(Beginning of Material for this exercise)

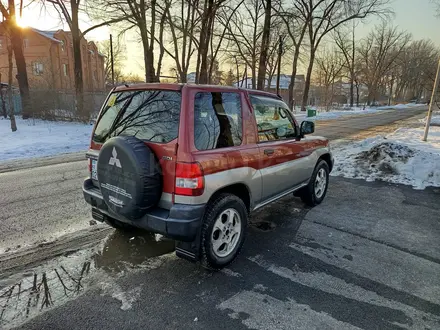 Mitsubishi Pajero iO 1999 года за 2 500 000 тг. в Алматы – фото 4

(End of Material for this exercise)
(Beginning of Material for this exercise)

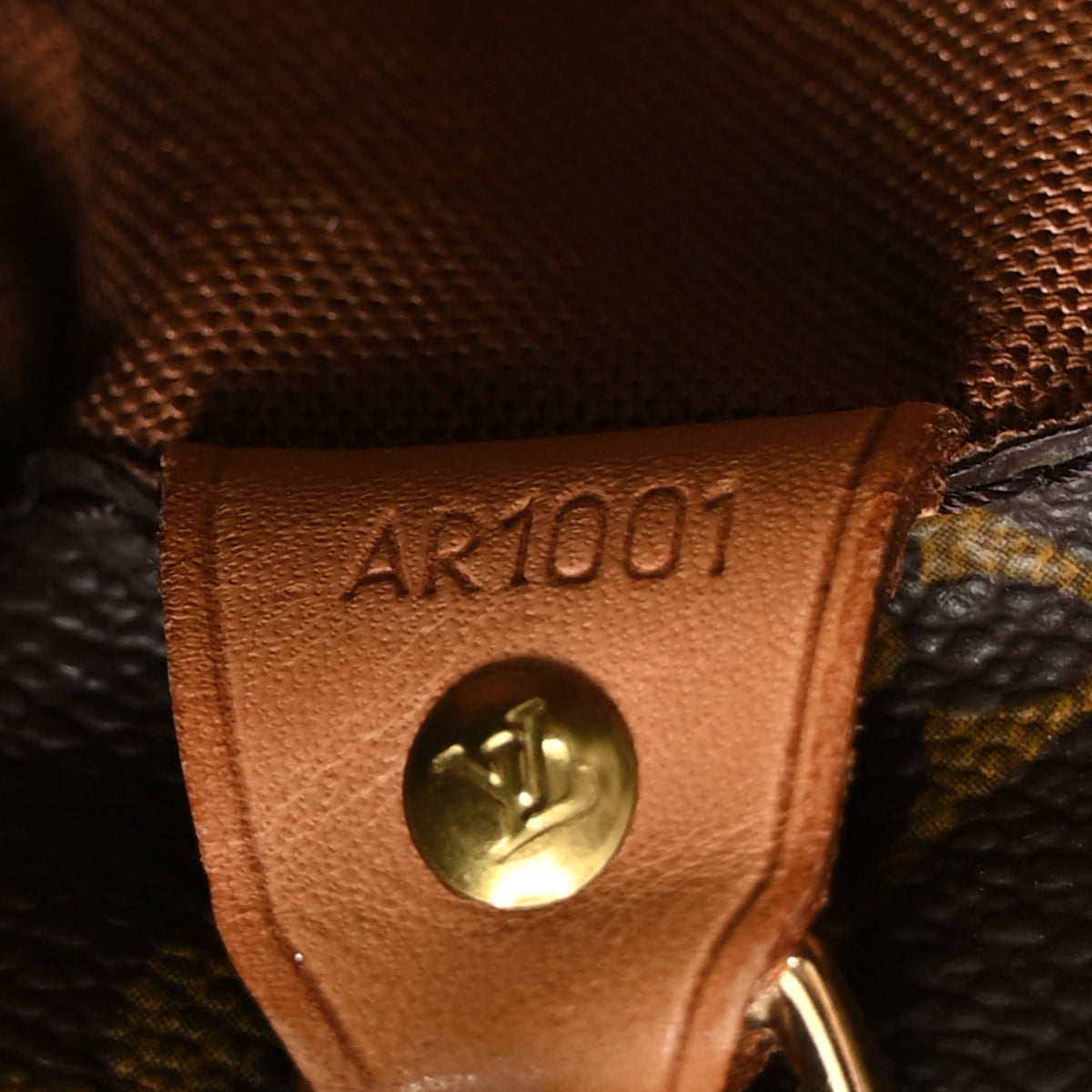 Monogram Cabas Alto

(End of Material for this exercise)
(Beginning of Material for this exercise)

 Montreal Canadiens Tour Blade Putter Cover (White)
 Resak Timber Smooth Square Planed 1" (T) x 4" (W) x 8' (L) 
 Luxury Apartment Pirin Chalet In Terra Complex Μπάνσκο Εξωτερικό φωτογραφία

(End of Material for this exercise)

Using the data above, print exactly the lines from the line that contains "Resak Timber Smooth" through the line that contains "Luxury Apartment Pirin", with both included.

(Solution to this task):
 Resak Timber Smooth Square Planed 1" (T) x 4" (W) x 8' (L) 
 Luxury Apartment Pirin Chalet In Terra Complex Μπάνσκο Εξωτερικό φωτογραφία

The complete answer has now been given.